◆ **WHAT YOU HAVE TO DO**:
Copy the material below word for word, leaving out the pictures.

◆ **INFORMATION SHOWN**:

[start]

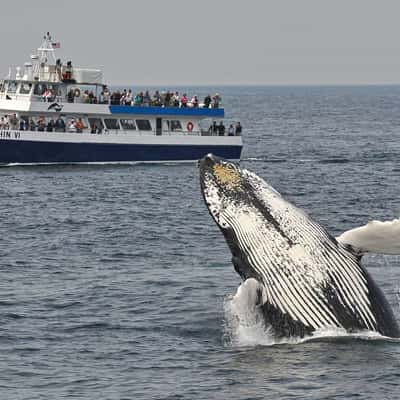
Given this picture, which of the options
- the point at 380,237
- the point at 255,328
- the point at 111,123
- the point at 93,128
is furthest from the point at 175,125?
the point at 380,237

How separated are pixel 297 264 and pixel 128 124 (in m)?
44.8

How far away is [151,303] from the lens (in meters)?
22.5

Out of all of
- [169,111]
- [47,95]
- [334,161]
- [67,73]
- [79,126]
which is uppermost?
[67,73]

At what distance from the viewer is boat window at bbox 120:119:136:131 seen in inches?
2317

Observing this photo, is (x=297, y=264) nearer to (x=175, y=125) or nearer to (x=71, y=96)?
(x=71, y=96)

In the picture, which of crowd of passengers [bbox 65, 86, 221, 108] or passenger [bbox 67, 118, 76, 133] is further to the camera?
crowd of passengers [bbox 65, 86, 221, 108]

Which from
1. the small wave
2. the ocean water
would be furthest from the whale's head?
the small wave

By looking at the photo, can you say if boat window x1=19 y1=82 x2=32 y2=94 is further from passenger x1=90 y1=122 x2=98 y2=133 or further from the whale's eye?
the whale's eye

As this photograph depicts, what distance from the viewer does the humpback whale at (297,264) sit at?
14.6 meters

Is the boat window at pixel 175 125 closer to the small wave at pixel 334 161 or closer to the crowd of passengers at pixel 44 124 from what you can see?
the crowd of passengers at pixel 44 124

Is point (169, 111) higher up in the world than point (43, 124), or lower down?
higher up

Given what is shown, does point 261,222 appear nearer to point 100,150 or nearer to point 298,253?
point 298,253

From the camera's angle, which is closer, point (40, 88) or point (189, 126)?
point (40, 88)

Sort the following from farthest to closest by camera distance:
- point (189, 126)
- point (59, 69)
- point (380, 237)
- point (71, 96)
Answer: point (189, 126)
point (59, 69)
point (71, 96)
point (380, 237)
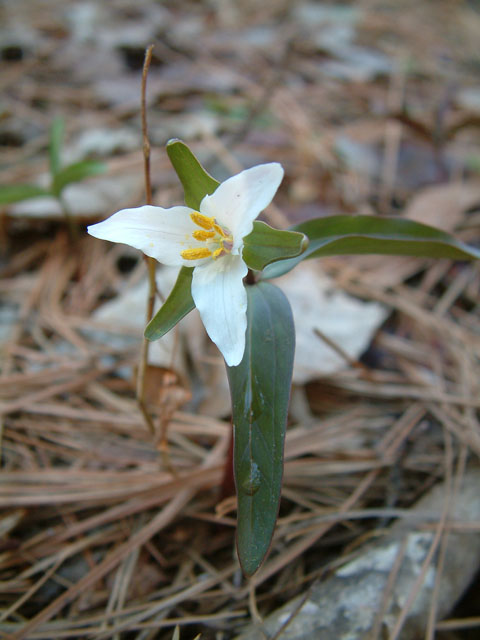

[end]

◆ **ANSWER**:
Given this picture, which of the options
- the point at 380,237
- the point at 255,328
- the point at 111,123
- the point at 93,128
is furthest from the point at 175,125?
the point at 380,237

How separated are pixel 297 264 and pixel 128 124 (in m)?
44.8

How far away is [151,303] from the lens (in meters)?
22.5

Out of all of
- [169,111]
- [47,95]
- [334,161]
- [67,73]
- [79,126]
which is uppermost?
[67,73]

At what distance from the viewer is boat window at bbox 120:119:136:131 seen in inches?
2317

Observing this photo, is (x=297, y=264) nearer to (x=175, y=125) or nearer to (x=71, y=96)?
(x=71, y=96)

In the picture, which of crowd of passengers [bbox 65, 86, 221, 108] or passenger [bbox 67, 118, 76, 133] is further to the camera?
crowd of passengers [bbox 65, 86, 221, 108]

Which from
1. the small wave
2. the ocean water
would be furthest from the whale's head?
the small wave

By looking at the photo, can you say if boat window x1=19 y1=82 x2=32 y2=94 is further from passenger x1=90 y1=122 x2=98 y2=133 or further from the whale's eye?
the whale's eye

As this photograph depicts, what distance from the viewer does the humpback whale at (297,264) sit at?
14.6 meters

Is the boat window at pixel 175 125 closer to the small wave at pixel 334 161 or closer to the crowd of passengers at pixel 44 124 from what you can see?
the crowd of passengers at pixel 44 124

Is point (169, 111) higher up in the world than point (43, 124), or lower down?
higher up

Given what is shown, does point 261,222 appear nearer to point 100,150 or nearer to point 298,253?
point 298,253

From the camera's angle, which is closer, point (40, 88) or point (189, 126)?
point (40, 88)

Sort the following from farthest to closest by camera distance:
- point (189, 126)
- point (59, 69)
- point (380, 237)
- point (71, 96)
Answer: point (189, 126)
point (59, 69)
point (71, 96)
point (380, 237)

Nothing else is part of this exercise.